Task goal
Take the entries below and print all of them exactly, please.

Dataset
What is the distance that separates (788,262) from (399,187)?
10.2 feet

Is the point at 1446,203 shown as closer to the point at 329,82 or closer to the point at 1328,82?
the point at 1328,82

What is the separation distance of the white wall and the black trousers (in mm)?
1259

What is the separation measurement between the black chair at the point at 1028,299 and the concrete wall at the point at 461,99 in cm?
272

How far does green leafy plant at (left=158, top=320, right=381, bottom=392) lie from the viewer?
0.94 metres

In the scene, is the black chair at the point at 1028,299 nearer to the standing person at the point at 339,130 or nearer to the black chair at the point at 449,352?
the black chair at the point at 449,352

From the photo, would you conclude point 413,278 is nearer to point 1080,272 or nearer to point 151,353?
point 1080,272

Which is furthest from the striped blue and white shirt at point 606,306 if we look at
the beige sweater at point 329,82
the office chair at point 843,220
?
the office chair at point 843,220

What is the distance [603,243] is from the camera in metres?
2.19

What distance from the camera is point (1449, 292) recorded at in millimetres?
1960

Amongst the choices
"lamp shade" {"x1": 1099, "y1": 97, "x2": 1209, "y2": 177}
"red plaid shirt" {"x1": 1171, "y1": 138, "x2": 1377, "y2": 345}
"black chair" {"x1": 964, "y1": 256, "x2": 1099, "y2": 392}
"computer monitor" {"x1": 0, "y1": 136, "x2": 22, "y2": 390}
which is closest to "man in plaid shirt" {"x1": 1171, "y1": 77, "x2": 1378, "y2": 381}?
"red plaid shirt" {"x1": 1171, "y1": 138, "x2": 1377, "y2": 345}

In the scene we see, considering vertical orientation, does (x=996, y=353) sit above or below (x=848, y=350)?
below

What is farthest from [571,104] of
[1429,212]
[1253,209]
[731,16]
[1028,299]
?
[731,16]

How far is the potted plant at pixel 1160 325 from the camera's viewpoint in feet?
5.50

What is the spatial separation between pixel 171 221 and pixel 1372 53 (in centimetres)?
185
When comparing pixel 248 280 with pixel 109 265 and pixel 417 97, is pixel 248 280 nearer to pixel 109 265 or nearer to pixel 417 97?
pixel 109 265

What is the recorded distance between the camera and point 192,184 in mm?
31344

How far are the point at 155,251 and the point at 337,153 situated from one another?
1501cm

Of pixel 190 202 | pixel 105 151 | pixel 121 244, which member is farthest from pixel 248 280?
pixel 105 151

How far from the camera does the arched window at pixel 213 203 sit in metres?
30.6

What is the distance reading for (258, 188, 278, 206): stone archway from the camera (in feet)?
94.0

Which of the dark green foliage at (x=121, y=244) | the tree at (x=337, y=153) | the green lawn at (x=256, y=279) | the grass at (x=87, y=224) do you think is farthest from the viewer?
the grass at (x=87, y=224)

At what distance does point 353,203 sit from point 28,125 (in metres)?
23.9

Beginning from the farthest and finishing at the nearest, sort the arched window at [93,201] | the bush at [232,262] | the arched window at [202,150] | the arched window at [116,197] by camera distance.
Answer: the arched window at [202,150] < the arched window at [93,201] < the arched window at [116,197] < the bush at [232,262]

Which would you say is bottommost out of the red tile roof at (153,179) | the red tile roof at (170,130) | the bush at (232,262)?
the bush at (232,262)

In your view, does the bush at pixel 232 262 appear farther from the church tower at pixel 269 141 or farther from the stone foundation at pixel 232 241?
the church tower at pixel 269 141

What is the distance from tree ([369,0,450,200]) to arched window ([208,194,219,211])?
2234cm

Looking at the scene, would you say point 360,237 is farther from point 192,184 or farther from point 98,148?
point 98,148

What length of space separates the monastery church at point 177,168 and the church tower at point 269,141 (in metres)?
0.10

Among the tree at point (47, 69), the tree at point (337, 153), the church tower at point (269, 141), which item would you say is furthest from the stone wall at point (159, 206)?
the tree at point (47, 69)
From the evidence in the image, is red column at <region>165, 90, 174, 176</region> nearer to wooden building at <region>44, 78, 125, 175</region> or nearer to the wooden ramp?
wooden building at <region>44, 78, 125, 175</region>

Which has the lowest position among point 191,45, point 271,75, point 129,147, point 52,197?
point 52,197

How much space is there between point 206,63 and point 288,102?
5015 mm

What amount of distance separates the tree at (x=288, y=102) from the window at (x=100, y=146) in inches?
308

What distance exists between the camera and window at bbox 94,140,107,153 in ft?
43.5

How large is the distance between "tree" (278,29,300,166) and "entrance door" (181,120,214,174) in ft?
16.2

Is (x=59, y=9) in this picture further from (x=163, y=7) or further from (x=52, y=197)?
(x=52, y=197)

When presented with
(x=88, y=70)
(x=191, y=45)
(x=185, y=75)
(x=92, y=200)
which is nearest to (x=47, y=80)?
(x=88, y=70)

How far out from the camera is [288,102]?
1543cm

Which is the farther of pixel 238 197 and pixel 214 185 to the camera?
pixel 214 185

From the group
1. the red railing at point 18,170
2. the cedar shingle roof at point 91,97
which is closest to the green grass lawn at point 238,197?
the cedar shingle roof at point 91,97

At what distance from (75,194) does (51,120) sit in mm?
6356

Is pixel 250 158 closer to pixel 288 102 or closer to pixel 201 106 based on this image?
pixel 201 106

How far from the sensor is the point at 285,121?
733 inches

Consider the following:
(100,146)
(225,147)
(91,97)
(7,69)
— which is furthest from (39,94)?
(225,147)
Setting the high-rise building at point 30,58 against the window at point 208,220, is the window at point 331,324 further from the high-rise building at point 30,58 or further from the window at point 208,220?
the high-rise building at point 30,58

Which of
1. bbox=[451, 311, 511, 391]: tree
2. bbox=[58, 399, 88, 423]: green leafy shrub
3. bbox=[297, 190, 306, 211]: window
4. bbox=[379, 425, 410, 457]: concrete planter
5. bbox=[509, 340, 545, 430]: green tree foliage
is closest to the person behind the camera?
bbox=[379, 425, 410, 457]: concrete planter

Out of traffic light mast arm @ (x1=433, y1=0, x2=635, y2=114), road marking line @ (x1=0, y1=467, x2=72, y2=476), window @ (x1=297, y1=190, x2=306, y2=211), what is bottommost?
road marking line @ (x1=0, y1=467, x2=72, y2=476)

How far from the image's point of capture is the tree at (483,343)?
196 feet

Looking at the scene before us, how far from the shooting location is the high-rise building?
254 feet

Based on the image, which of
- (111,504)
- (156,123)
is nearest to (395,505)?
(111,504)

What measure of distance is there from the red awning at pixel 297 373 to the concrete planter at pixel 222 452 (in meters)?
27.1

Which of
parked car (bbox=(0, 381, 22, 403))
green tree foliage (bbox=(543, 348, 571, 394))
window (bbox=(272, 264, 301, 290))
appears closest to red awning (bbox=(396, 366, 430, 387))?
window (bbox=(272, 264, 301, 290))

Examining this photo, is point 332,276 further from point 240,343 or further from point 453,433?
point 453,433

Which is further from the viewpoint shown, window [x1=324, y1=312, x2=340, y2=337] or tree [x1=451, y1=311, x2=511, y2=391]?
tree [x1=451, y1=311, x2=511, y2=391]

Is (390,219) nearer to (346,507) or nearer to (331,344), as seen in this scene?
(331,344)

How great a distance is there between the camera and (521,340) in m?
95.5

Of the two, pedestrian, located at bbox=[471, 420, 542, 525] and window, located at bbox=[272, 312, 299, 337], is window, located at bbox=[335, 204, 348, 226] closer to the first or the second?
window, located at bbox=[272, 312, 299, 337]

Full answer
What is the distance that separates (788,262) from (399,187)?
10.2 feet

Is the point at 1446,203 shown as closer to the point at 329,82 or closer to the point at 1328,82?
the point at 1328,82

What is the separation distance of the white wall and the black trousers (in mm)?
1259

What is the separation measurement between the black chair at the point at 1028,299 and the concrete wall at the point at 461,99 in cm?
272

How far does green leafy plant at (left=158, top=320, right=381, bottom=392) lie from the viewer?
0.94 metres

In the scene, is the black chair at the point at 1028,299 nearer to the standing person at the point at 339,130 or nearer to the black chair at the point at 449,352?
the black chair at the point at 449,352

From the photo, would you conclude point 413,278 is nearer to point 1080,272 or nearer to point 151,353?
point 1080,272

Which is furthest from the striped blue and white shirt at point 606,306 if we look at
the beige sweater at point 329,82
the office chair at point 843,220
?
the office chair at point 843,220

What is the distance [603,243] is from the camera in metres?
2.19

What distance from the camera is point (1449, 292) recorded at in millimetres?
1960

Amongst the choices
"lamp shade" {"x1": 1099, "y1": 97, "x2": 1209, "y2": 177}
"red plaid shirt" {"x1": 1171, "y1": 138, "x2": 1377, "y2": 345}
"black chair" {"x1": 964, "y1": 256, "x2": 1099, "y2": 392}
"computer monitor" {"x1": 0, "y1": 136, "x2": 22, "y2": 390}
which is closest to "man in plaid shirt" {"x1": 1171, "y1": 77, "x2": 1378, "y2": 381}?
"red plaid shirt" {"x1": 1171, "y1": 138, "x2": 1377, "y2": 345}

In the scene we see, considering vertical orientation, does (x=996, y=353) sit above or below (x=848, y=350)?
below

What is farthest from [571,104] of
[1429,212]
[1253,209]
[731,16]
[1028,299]
?
[731,16]

How far is the potted plant at pixel 1160 325 from the camera's viewpoint in feet?
5.50

What is the spatial separation between pixel 171 221 and pixel 1372 53 (in centimetres)?
185
When comparing pixel 248 280 with pixel 109 265 and pixel 417 97, is pixel 248 280 nearer to pixel 109 265 or nearer to pixel 417 97?
pixel 109 265

What is the recorded distance between the camera and point 192,184 in mm?
31344

How far are the point at 155,251 and the point at 337,153 situated from one another?
1501cm

Of pixel 190 202 | pixel 105 151 | pixel 121 244, which member is farthest from pixel 248 280?
pixel 105 151

How far from the camera does the arched window at pixel 213 203 sit in metres?
30.6

What is the distance reading for (258, 188, 278, 206): stone archway from the camera (in feet)?
94.0

Which of the dark green foliage at (x=121, y=244) | the tree at (x=337, y=153) | the green lawn at (x=256, y=279) | the grass at (x=87, y=224) do you think is farthest from the viewer?
the grass at (x=87, y=224)

At what distance does point 353,203 sit from point 28,125 (in metres)?
23.9

Beginning from the farthest and finishing at the nearest, sort the arched window at [93,201] | the bush at [232,262] | the arched window at [202,150] | the arched window at [116,197] by camera distance.
Answer: the arched window at [202,150] < the arched window at [93,201] < the arched window at [116,197] < the bush at [232,262]

Which would you say is bottommost out of the red tile roof at (153,179) | the red tile roof at (170,130) | the bush at (232,262)?
the bush at (232,262)

In your view, does the bush at pixel 232 262 appear farther from the church tower at pixel 269 141 or farther from the stone foundation at pixel 232 241?
the church tower at pixel 269 141

What is the distance from tree ([369,0,450,200]) to arched window ([208,194,219,211])?
2234cm

Looking at the scene, would you say point 360,237 is farther from point 192,184 or farther from point 98,148?
point 98,148

What length of space separates the monastery church at point 177,168 and the church tower at point 269,141 (in metres)?
0.10

Among the tree at point (47, 69), the tree at point (337, 153), the church tower at point (269, 141), which item would you say is furthest from the stone wall at point (159, 206)?
the tree at point (47, 69)
From the evidence in the image, is red column at <region>165, 90, 174, 176</region> nearer to wooden building at <region>44, 78, 125, 175</region> or nearer to the wooden ramp?
wooden building at <region>44, 78, 125, 175</region>

Which has the lowest position among point 191,45, point 271,75, point 129,147, point 52,197?
point 52,197

How much space is there between point 206,63 and point 288,102?
5015 mm

What amount of distance separates the tree at (x=288, y=102) from the window at (x=100, y=146) in inches?
308

What distance exists between the camera and window at bbox 94,140,107,153 in ft?
43.5

How large is the distance between "tree" (278,29,300,166) and "entrance door" (181,120,214,174) in ft?
16.2

Is (x=59, y=9) in this picture further from (x=163, y=7) or further from (x=52, y=197)?
(x=52, y=197)

When presented with
(x=88, y=70)
(x=191, y=45)
(x=185, y=75)
(x=92, y=200)
which is nearest to (x=47, y=80)?
(x=88, y=70)

How far out from the camera is [288,102]?
1543cm

Which is the farther of pixel 238 197 and pixel 214 185 to the camera?
pixel 214 185

From the group
1. the red railing at point 18,170
2. the cedar shingle roof at point 91,97
which is closest to the green grass lawn at point 238,197?
the cedar shingle roof at point 91,97

At what distance from (75,194) does (51,120) sit in mm?
6356

Is pixel 250 158 closer to pixel 288 102 or closer to pixel 201 106 based on this image?
pixel 201 106

How far from the sensor is the point at 285,121?
733 inches

Consider the following:
(100,146)
(225,147)
(91,97)
(7,69)
— which is furthest from (39,94)?
(225,147)
Setting the high-rise building at point 30,58 against the window at point 208,220, is the window at point 331,324 further from the high-rise building at point 30,58 or further from the window at point 208,220?
the high-rise building at point 30,58

Which of
1. bbox=[451, 311, 511, 391]: tree
2. bbox=[58, 399, 88, 423]: green leafy shrub
3. bbox=[297, 190, 306, 211]: window
4. bbox=[379, 425, 410, 457]: concrete planter
5. bbox=[509, 340, 545, 430]: green tree foliage
is closest to the person behind the camera?
bbox=[379, 425, 410, 457]: concrete planter

Out of traffic light mast arm @ (x1=433, y1=0, x2=635, y2=114), road marking line @ (x1=0, y1=467, x2=72, y2=476), window @ (x1=297, y1=190, x2=306, y2=211), what is bottommost?
road marking line @ (x1=0, y1=467, x2=72, y2=476)

How far from the image's point of capture is the tree at (483,343)?
196 feet

Looking at the scene before us, how far from the shooting location is the high-rise building?
254 feet

Based on the image, which of
- (111,504)
- (156,123)
is nearest to (395,505)?
(111,504)

What measure of distance is there from the red awning at pixel 297 373 to the concrete planter at pixel 222 452 (in meters)?
27.1

Which of
parked car (bbox=(0, 381, 22, 403))
green tree foliage (bbox=(543, 348, 571, 394))
window (bbox=(272, 264, 301, 290))
appears closest to red awning (bbox=(396, 366, 430, 387))?
window (bbox=(272, 264, 301, 290))

Examining this photo, is point 332,276 further from point 240,343 or further from point 453,433?
point 453,433

Which is further from the viewpoint shown, window [x1=324, y1=312, x2=340, y2=337] or tree [x1=451, y1=311, x2=511, y2=391]?
tree [x1=451, y1=311, x2=511, y2=391]

Is (390,219) nearer to (346,507) or nearer to (331,344), as seen in this scene?
(331,344)

How great a distance is there between the camera and (521,340) in m?
95.5

Of the two, pedestrian, located at bbox=[471, 420, 542, 525] and window, located at bbox=[272, 312, 299, 337], is window, located at bbox=[335, 204, 348, 226] closer to the first or the second?
window, located at bbox=[272, 312, 299, 337]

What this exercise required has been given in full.